FELIX GUISARD E O CELSO >> Sergio Geia
Outro
dia caiu-me às mãos o livro “Felix Guisard – A trajetória de um pioneiro”, de
Claudia Martins, da Cabral Editora e Livraria Universitária, que adquiri em 2009, que já tinha lido, que adormecia na estante, mas que, por uma curiosidade qualquer, voltou-me às
mãos. Na verdade, a história do empresário Felix Guisard, contada por Claudia, se
confunde com a história da Companhia Taubaté Industrial, nossa primeira grande
indústria que empregava cerca de 2000 trabalhadores, e com a própria história
da cidade de Taubaté; Claudia, uma jornalista, resgatou o passado como trabalho
de conclusão de curso.
A
curiosidade era uma foto que muito apreciei: uma multidão de operários em
frente à fábrica por ocasião do cinquentenário da CTI, em 1941. Um magnífico
registro histórico.
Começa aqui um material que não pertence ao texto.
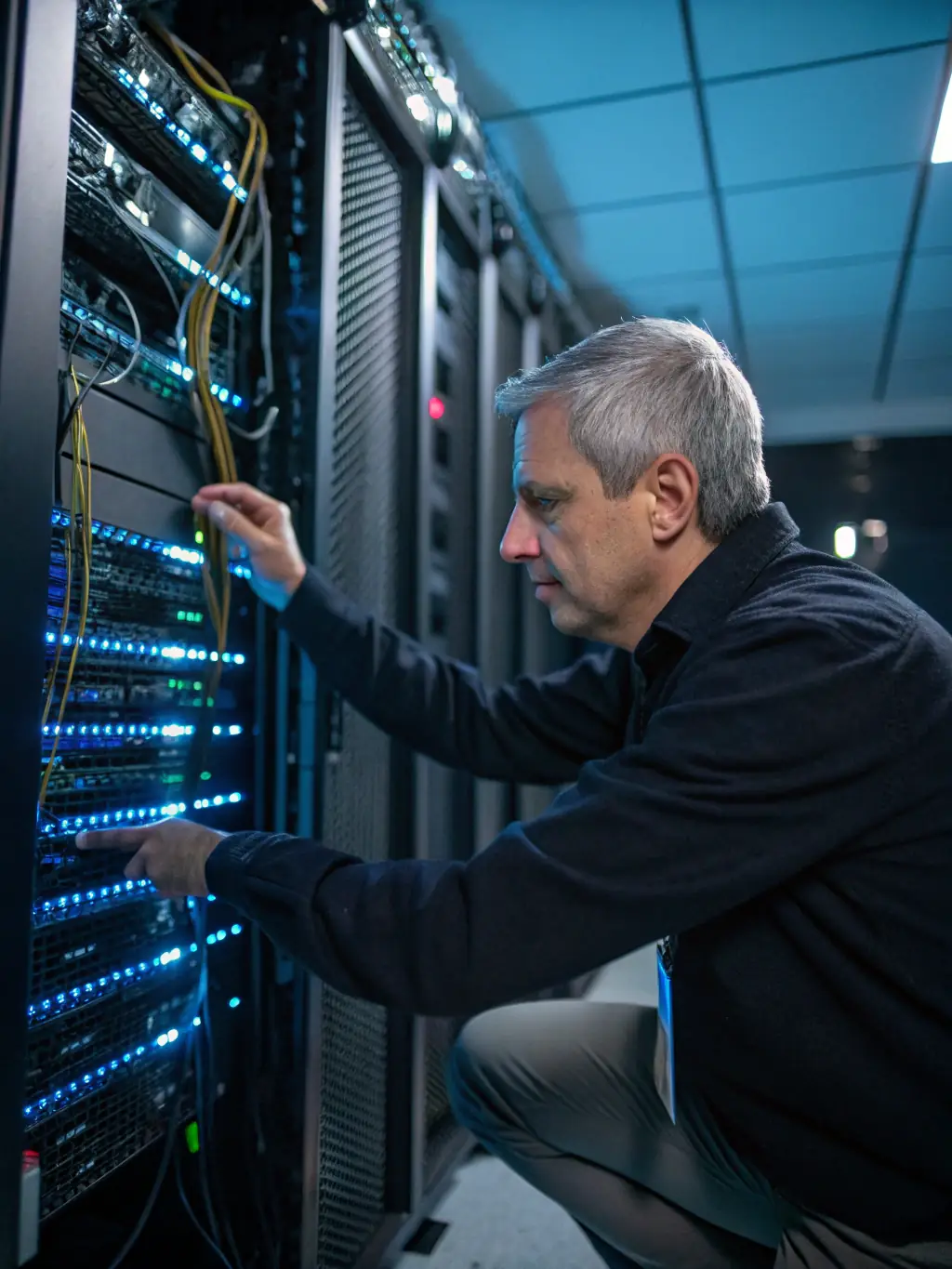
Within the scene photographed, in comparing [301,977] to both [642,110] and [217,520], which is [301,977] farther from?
[642,110]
Pois sempre que passo por lá, e vejo a fachada da fábrica,
me deita na mente aquela multidão de trabalhadores.
Felix
Guisard foi contemporâneo de Monteiro Lobato. No livro, há uma carta muito
interessante escrita por Monteiro Lobato a Felix Guisard Filho, dois dias após
a morte de Felix Guisard, pág. 155: “São Paulo, 31-03-42. Prezado amigo Felix
Guisard: Não me surpreendeu a morte de seu pai. Em Ubatuba ele me contou a
história daquele diabetes, com que entrara em maravilhosa entente cordiale e
nós sabemos o que valem essas ententes quando oitenta e tantos anos se metem de
permeio. Morreu gloriosamente, pois suponho que conservou aquela lucidez e
aquele encanto de espírito que nos surpreendia. Seu pai não soube o que foi
decadência mental — essa suprema tragédia. Naquele inesquecível regresso de
Ubatuba tive ensejo de espantar-me da absoluta perfeição com que aquele cérebro
funcionava — e não me lembro de caso semelhante. Curioso, amigo Felix: seu pai,
que só conheci por algumas horas, foi talvez a criatura que me inspirou mais
respeito pela espécie humana. Luminosas horas foram as em que tive a honra de
tratar com um varão de tantas e tão altas superioridades. E, pois, em vez de
pêsames com cheiro de cravo de defunto, receba meus parabéns por ser filho de
tal Homem. Um grande abraço de Monteiro Lobato.”
Outro
pedaço também precioso é o escrito na
pág.13, do qual peço a permissão para transcrever dois parágrafos:
“Oito
horas da manhã. Para muitos o dia ainda está apenas começando. Na cidade de
Taubaté, interior de São Paulo, uma sirene estridente toca por cerca de dez
segundos. Boa parte da cidade ouve o sinal e percebe que é hora de trabalhar,
mesmo os que já estão trabalhando desde as seis horas ou os que vão pegar no
batente às nove. Alguns até estão chegando em casa nesse horário, depois da
noite cansativa dentro de uma fábrica. Outros tantos saem à procura da
concorrida vaga no mercado.
Mas
o apito, insistente e pontual, avisa que é preciso trabalhar. É o grito do
patrão chamando os operários. A cidade ouve, compreende e prossegue com sua rotina,
calada. O som, já cristalizado no ouvido desses trabalhadores, tornou-se comum
e já faz parte da orquestra do cotidiano.”
Tive
enorme satisfação quando terminei a leitura desse livro, que resgata um pouco
da história de Taubaté, isso lá pelo mês de outubro de 2009, e a tive de novo
agora, ao ler novamente a carta de Lobato e o escrito da página 13.
Por
fim, já no crepúsculo desta crônica, imagino que o honrado leitor, se atento for,
principalmente com o título dela, como acredito que deva ser, possa estar a se
perguntar “mas que diabos de Celso é esse que se impõe diante de figuras tão
ilustres?”. E com razão, estimado amigo, e com razão. Mas não se aborreça, pois
hei de esclarecer.
Não
menos ilustre, meu contemporâneo de ofícios prestados à Municipalidade, Celso
Ribeiro, é o responsável pelo acionamento do apito da Companhia Taubaté
Industrial nos dias de hoje. Vi outro dia numa reportagem que passou na
televisão. A Companhia Taubaté Industrial, há tempos desativada, teve seus
prédios ocupados pelas repartições da Prefeitura e pela Universidade de
Taubaté, e mesmo não funcionando mais, pontualmente às oito da manhã, ao meio-dia,
às quatorze horas e às dezoito, o apito toca.
Uma
alegria, uma grandiosa alegria. Passei minha infância ouvindo o apito, ele faz
parte da história da Companhia Taubaté Industrial, da história de Taubaté, e,
por que não dizer, da minha história. Confesso que hoje, sempre que o escuto,
eu penso: “É o Celso. Grande Celso!”.